__PROMPT__:
Your reply must hold the lines from the one containing "Survey of Entrepreneurs" to the end of the entries, copied exactly, with pictures excluded.

═══

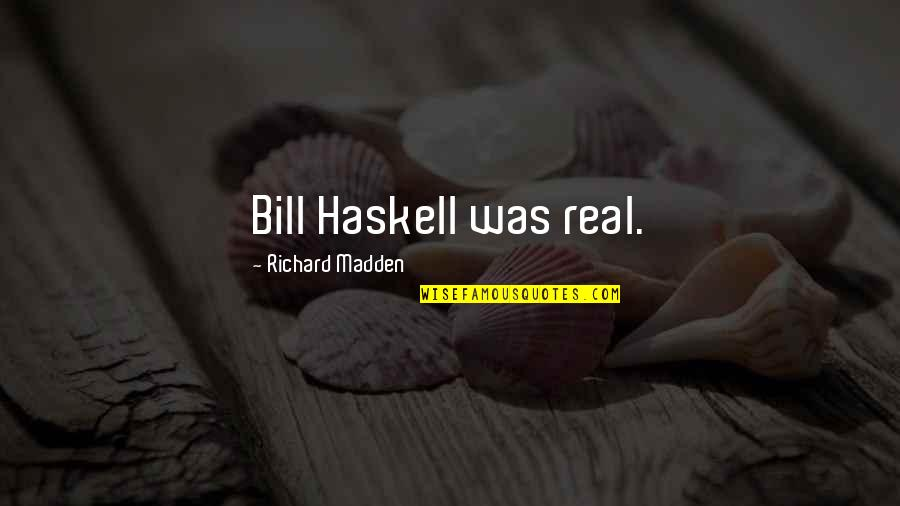 Blackbird Movie Quotes By Richard Madden: Bill Haskell was real.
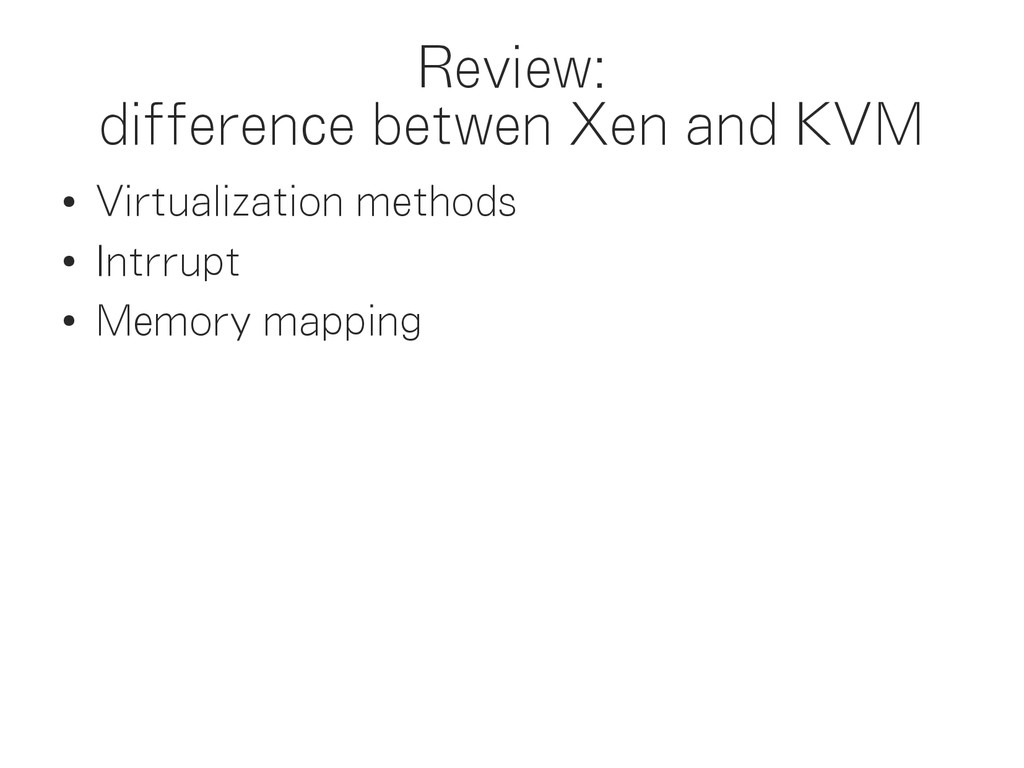 Review: difference betwen Xen and KVM ● Virtual...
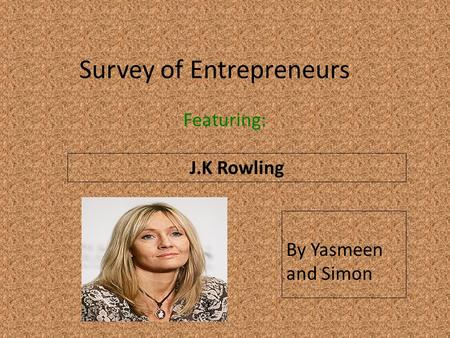 Survey of Entrepreneurs Featuring: J.K Rowling Insert a picture of your entrepreneur here (Find a picture on flickr.com. Make sure you select MEDIUM) By.
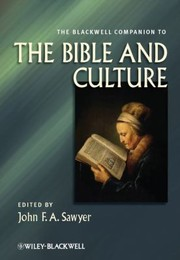 Cover of: The Blackwell Companion To The Bible And Culture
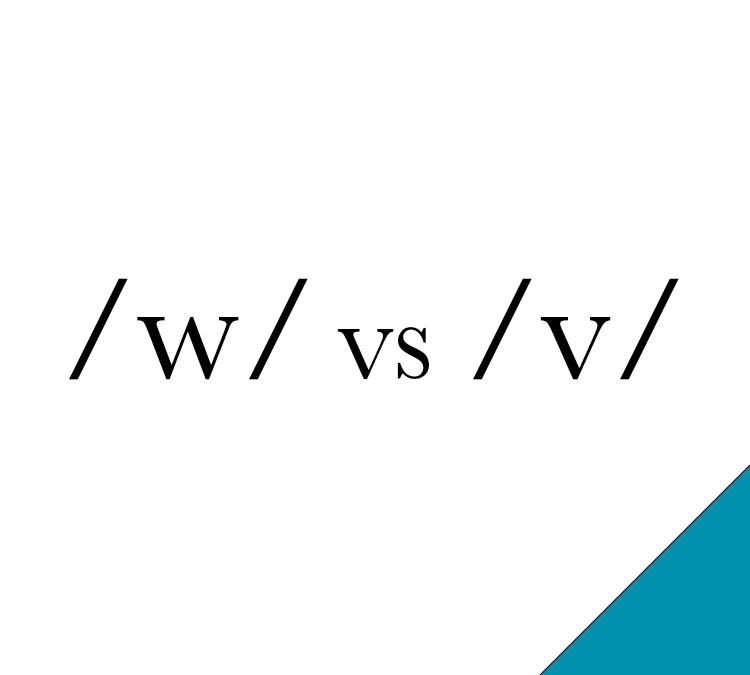 /w/ vs /v/
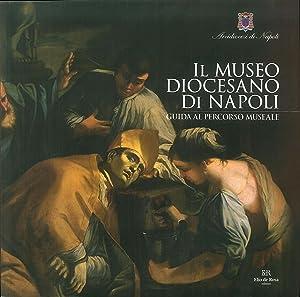 Il Museo Diocesano di Napoli. Guida al: Di Mauro, Leonardo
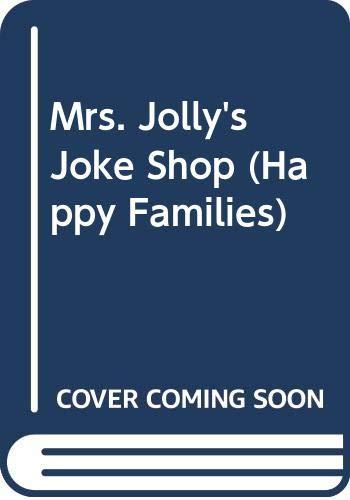 9780670816934: Mrs. Jolly's Joke Shop (Happy Families)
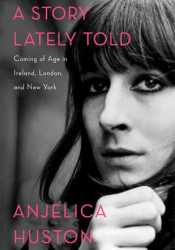 A Story Lately Told: Coming of Age in Ireland, London, and New York Book by Anjelica Huston
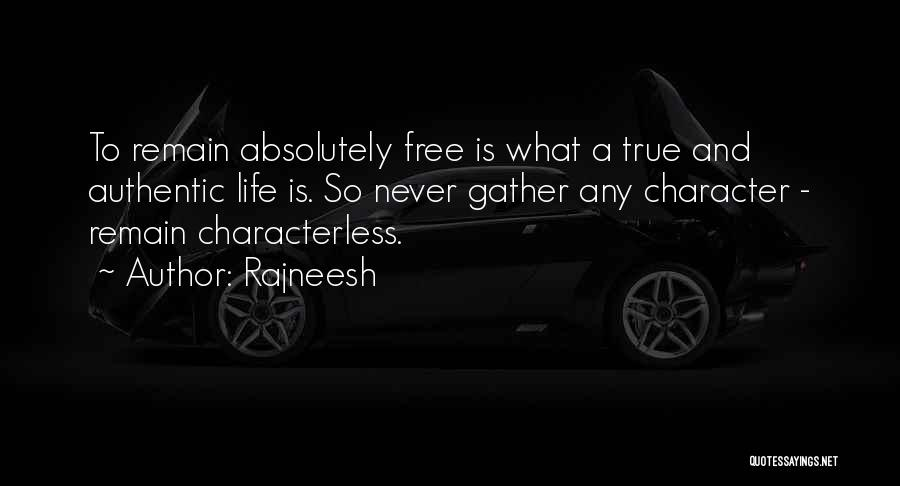 You Are Characterless Quotes By Rajneesh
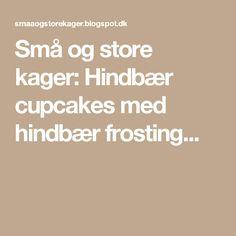 Små og store kager: Hindbær cupcakes med hindbær frosting...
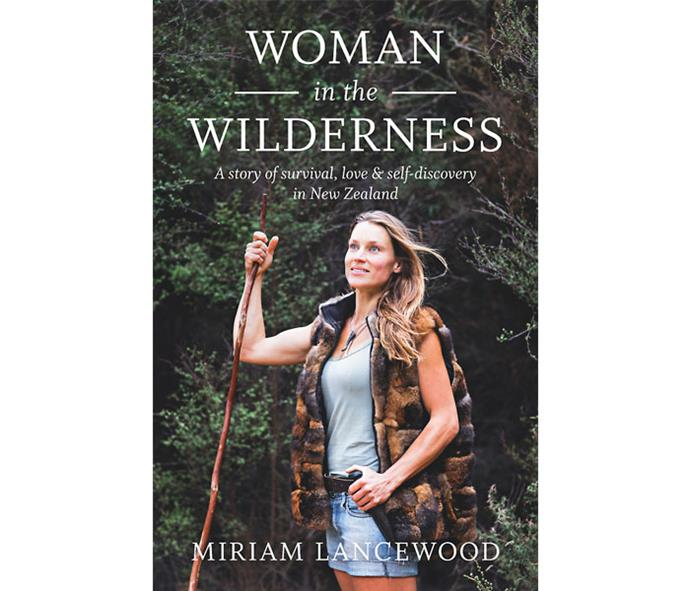 *Woman in the Wilderness* by Miriam Lancewood (Allen & Unwin, RRP $36.99).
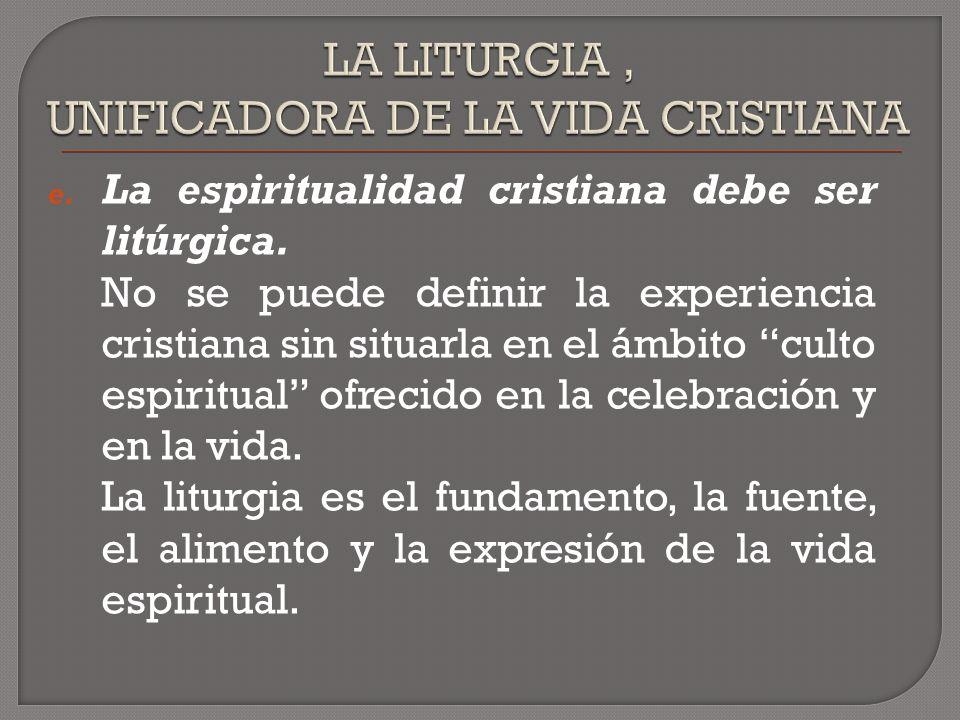 e.La espiritualidad cristiana debe ser litúrgica.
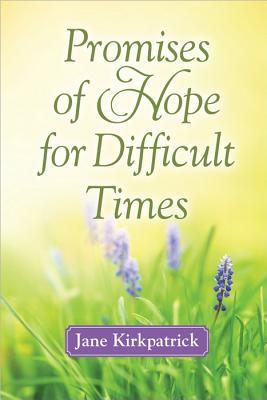 Promises of Hope for Difficult Times by Jane Kirkpatrick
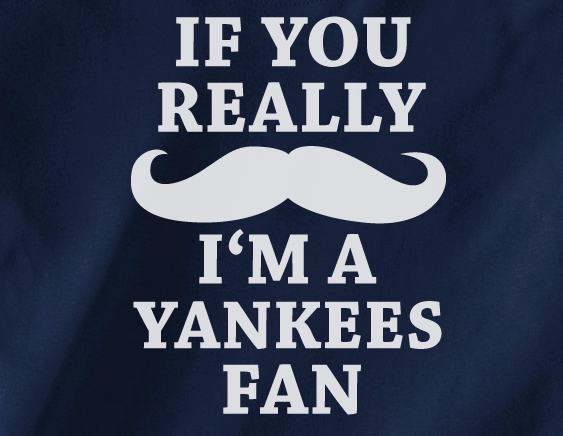 Navy Custom 1 Color If You Really Mustache I'm a NY New York Yankees Fan Tee Tshirt T-Shirt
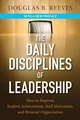 The Daily Disciplines of Leadership: How to Improve Student Achievement, Staff Motivation, and Personal Organization (0787987670) cover image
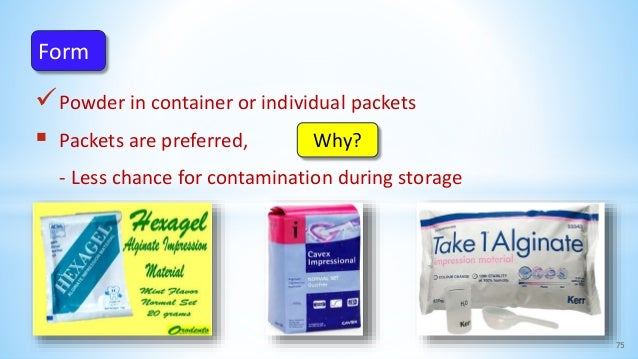 Powder in container or individual packets  Packets are preferred, - Less chance for contamination during storage 75 Form...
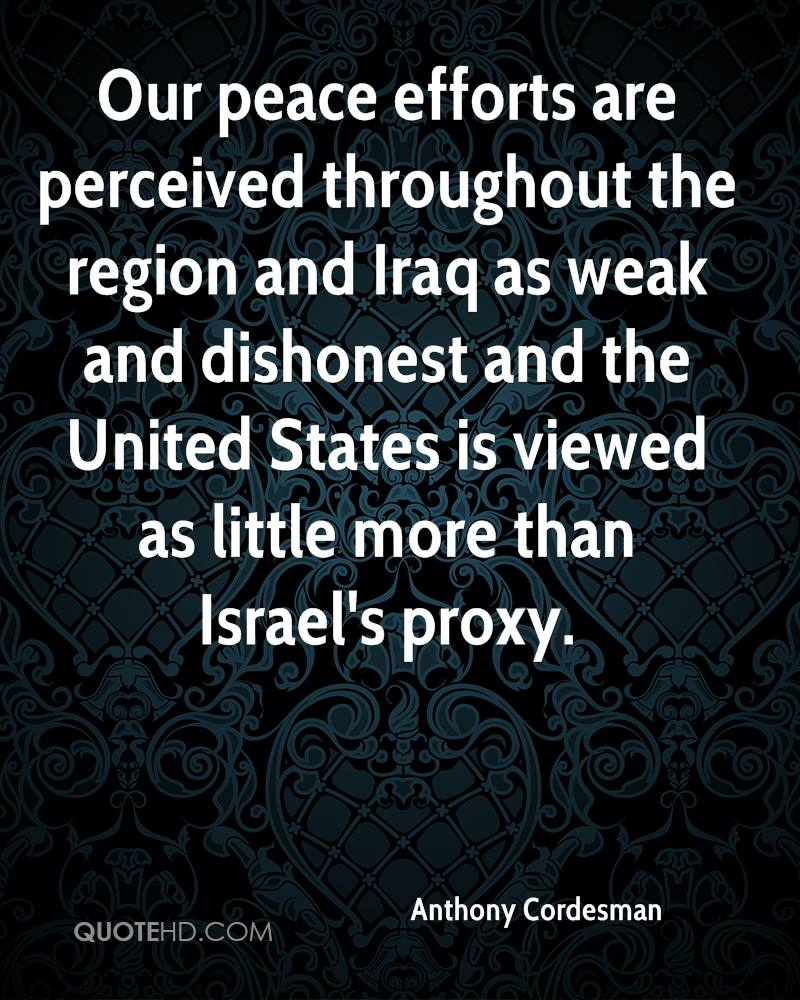 Our peace efforts are perceived throughout the region and Iraq as weak and dishonest and the United States is viewed as little more than Israel's proxy.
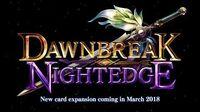 Dawnbreak, Nightedge Trailer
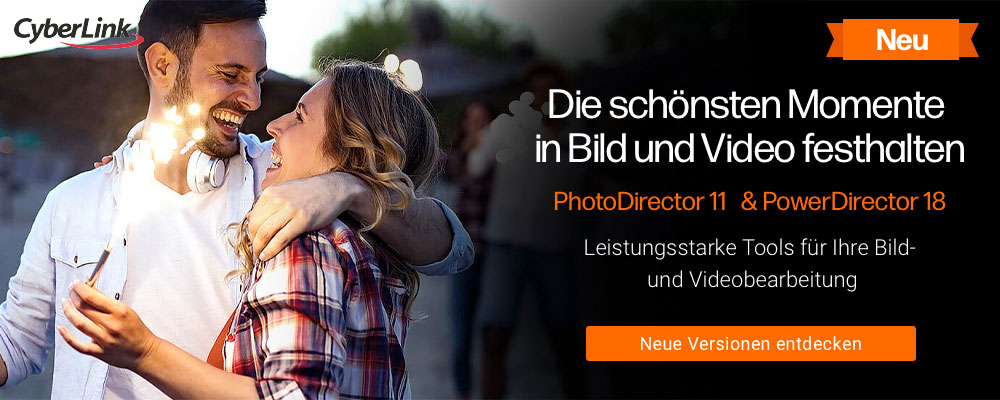 CyberLink PhotoDirector 11 und PowerDirector 18
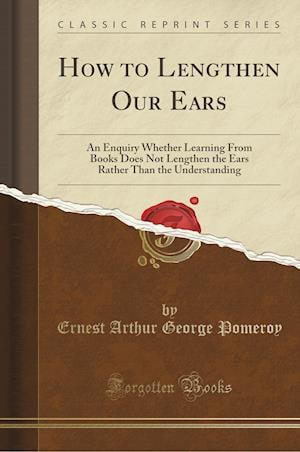 Bog, hæftet How to Lengthen Our Ears: An Enquiry Whether Learning From Books Does Not Lengthen the Ears Rather Than the Understanding (Classic Reprint) af Ernest Arthur George Pomeroy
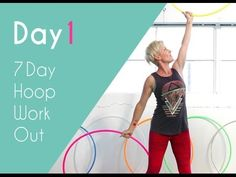 ay 1 Dancer Arms Hoop Workout  Double Extension Twisters – 1 minute Side Curls – 1 minute Forward spin and double weave – 1 minute The Butte...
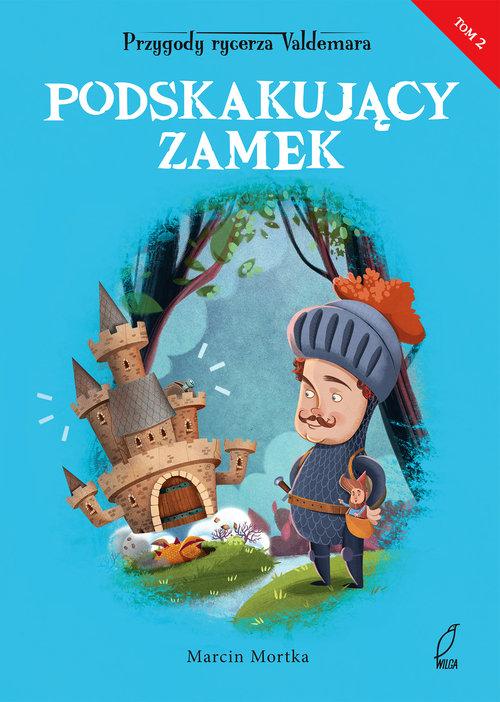PODSKAKUJĄCY ZAMEK PRZYGODY RYCERZA VALDEMARA TOM 2 - Mortka Marcin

═══

__COMPLETED TASK__:
 Survey of Entrepreneurs Featuring: J.K Rowling Insert a picture of your entrepreneur here (Find a picture on flickr.com. Make sure you select MEDIUM) By.
 Cover of: The Blackwell Companion To The Bible And Culture
 /w/ vs /v/
 Il Museo Diocesano di Napoli. Guida al: Di Mauro, Leonardo
 9780670816934: Mrs. Jolly's Joke Shop (Happy Families)
 A Story Lately Told: Coming of Age in Ireland, London, and New York Book by Anjelica Huston
 You Are Characterless Quotes By Rajneesh
 Små og store kager: Hindbær cupcakes med hindbær frosting...
 *Woman in the Wilderness* by Miriam Lancewood (Allen & Unwin, RRP $36.99).
 e.La espiritualidad cristiana debe ser litúrgica.
 Promises of Hope for Difficult Times by Jane Kirkpatrick
 Navy Custom 1 Color If You Really Mustache I'm a NY New York Yankees Fan Tee Tshirt T-Shirt
 The Daily Disciplines of Leadership: How to Improve Student Achievement, Staff Motivation, and Personal Organization (0787987670) cover image
 Powder in container or individual packets  Packets are preferred, - Less chance for contamination during storage 75 Form...
 Our peace efforts are perceived throughout the region and Iraq as weak and dishonest and the United States is viewed as little more than Israel's proxy.
 Dawnbreak, Nightedge Trailer
 CyberLink PhotoDirector 11 und PowerDirector 18
 Bog, hæftet How to Lengthen Our Ears: An Enquiry Whether Learning From Books Does Not Lengthen the Ears Rather Than the Understanding (Classic Reprint) af Ernest Arthur George Pomeroy
 ay 1 Dancer Arms Hoop Workout  Double Extension Twisters – 1 minute Side Curls – 1 minute Forward spin and double weave – 1 minute The Butte...
PODSKAKUJĄCY ZAMEK PRZYGODY RYCERZA VALDEMARA TOM 2 - Mortka Marcin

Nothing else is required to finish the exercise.